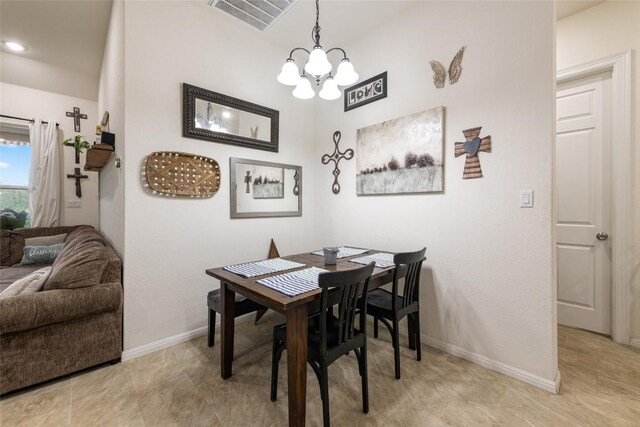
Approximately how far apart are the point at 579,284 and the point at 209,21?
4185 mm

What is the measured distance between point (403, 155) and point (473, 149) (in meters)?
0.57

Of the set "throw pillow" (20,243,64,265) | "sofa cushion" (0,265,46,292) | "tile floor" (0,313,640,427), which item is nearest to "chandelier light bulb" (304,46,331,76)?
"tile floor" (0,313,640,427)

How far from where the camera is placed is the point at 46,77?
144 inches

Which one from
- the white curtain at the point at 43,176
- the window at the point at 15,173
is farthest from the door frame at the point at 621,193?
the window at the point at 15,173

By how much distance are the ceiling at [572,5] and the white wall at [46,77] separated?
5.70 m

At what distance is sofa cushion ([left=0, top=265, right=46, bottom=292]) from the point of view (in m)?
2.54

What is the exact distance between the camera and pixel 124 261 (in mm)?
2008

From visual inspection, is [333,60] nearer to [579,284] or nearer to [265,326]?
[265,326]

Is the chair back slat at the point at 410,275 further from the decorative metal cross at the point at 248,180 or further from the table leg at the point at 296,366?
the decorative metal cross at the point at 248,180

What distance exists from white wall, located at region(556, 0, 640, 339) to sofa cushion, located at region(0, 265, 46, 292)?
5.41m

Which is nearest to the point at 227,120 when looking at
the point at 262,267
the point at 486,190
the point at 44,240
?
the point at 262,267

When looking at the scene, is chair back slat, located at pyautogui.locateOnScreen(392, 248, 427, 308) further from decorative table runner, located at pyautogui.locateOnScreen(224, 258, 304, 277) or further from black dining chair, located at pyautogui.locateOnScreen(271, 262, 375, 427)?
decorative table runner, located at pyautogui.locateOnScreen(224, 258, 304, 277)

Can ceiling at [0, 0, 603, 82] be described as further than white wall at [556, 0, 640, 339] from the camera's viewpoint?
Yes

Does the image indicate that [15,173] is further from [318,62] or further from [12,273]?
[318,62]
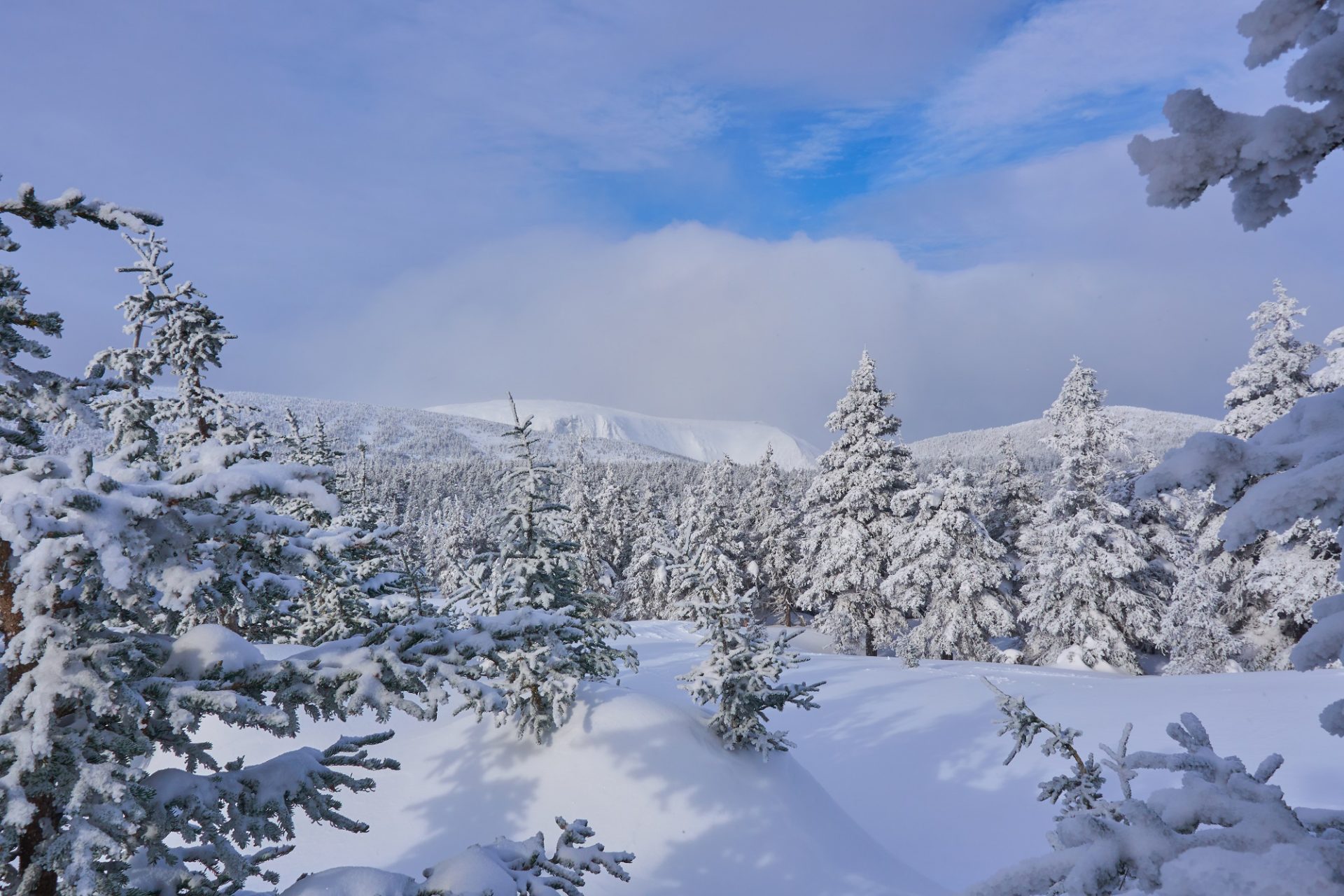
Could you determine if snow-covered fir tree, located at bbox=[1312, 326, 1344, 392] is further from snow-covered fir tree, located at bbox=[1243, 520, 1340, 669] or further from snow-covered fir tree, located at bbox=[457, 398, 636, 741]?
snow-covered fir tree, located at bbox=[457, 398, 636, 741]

§ TASK OBJECTIVE:
Reproduce verbatim the part of the records that starts with the line containing "Could you determine" and runs through the end of the records, both ends included.

§ OUTPUT OF THE EXERCISE:
Could you determine if snow-covered fir tree, located at bbox=[1312, 326, 1344, 392] is further from snow-covered fir tree, located at bbox=[1243, 520, 1340, 669] or further from snow-covered fir tree, located at bbox=[457, 398, 636, 741]?
snow-covered fir tree, located at bbox=[457, 398, 636, 741]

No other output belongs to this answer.